そしてそのアルフェルド皇子がとても険しい表情で三人組を見ている事に気が付いたのである。
「・・・お前達は」
そう険しい表情のままアルフェルド皇子が呟くと一番背の高い人が頭に被っていたフードを外したのだ。
すると黒い髪がその下から現れたのである。
さらにそれに続くように後ろの二人もフードを外したのだ。
そしてその下から金髪と深緑の髪が現れた事で私は驚愕の表情でその三人組を凝視してしまった。

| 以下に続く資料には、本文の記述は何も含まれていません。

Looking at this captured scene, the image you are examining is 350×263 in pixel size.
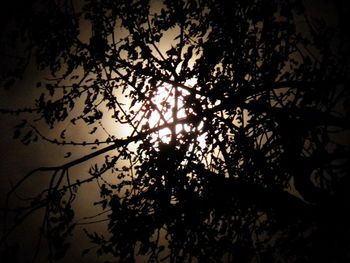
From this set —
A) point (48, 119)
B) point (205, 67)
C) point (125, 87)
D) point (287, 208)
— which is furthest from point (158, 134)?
point (287, 208)

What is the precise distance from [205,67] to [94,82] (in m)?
2.17

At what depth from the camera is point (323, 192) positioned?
3668 millimetres

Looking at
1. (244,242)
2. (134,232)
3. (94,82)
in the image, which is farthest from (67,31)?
(244,242)

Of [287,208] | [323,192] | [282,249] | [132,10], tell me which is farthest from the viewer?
[132,10]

「え?え?ビクトル!?カイゼル!?シスラン!?え?どうしてここにいるのですか!?」
私はそう驚きながらここにいるはずのない三人を驚きながら見回したのだ。
すると三人は揃って顔だけ私の方に向けてきたのである。
「セシリア・・・無事で良かったです」
「姫、心配しておりました」
「・・・本当にお前はトラブルばかり巻き込まれるな」
ホッとした顔のカイゼル、真剣な表情のビクトル、呆れた表情のシスランが私を見ながら声を掛けてきたのだ。
「え、ええ私は無事ですし心配掛けて申し訳ありません・・・と言うかトラブルばかり巻き込まれるってどう言う事ですか!?」
私は目くじらを立てながらシスランを睨み付けたのである。
「・・・カイゼル」
「・・・アルフェルド」
そんな私を他所にカイゼルとアルフェルド皇子が鋭い視線をぶつけ合って睨み合っていた。

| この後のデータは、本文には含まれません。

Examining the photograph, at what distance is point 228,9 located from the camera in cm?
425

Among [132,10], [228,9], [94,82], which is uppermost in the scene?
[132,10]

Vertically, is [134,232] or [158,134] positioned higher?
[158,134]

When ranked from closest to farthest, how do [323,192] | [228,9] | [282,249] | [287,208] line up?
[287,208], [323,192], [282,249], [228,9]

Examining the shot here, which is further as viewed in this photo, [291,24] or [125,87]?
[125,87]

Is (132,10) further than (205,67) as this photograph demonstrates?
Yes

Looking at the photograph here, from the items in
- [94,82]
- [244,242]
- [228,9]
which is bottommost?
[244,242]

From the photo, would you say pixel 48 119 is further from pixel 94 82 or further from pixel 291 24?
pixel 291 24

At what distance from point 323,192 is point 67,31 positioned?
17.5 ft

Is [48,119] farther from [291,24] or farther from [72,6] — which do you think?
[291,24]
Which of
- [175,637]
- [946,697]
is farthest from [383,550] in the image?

さらにビクトルは腰にさしている剣の柄に手を置いていつでも抜ける体勢をとっていたのだ。
するとそんなビクトルの様子に気が付いたアルフェルド皇子の護衛の兵士達も、いつでも剣を抜ける体勢をとったのである。
そしてよく見るとシスランも険しい表情でアルフェルド皇子を睨んでいたのだ。
(何!?何!?この緊迫した雰囲気!?)
私はこの只ならぬ様子に一人オロオロと皆を見回していたのだった。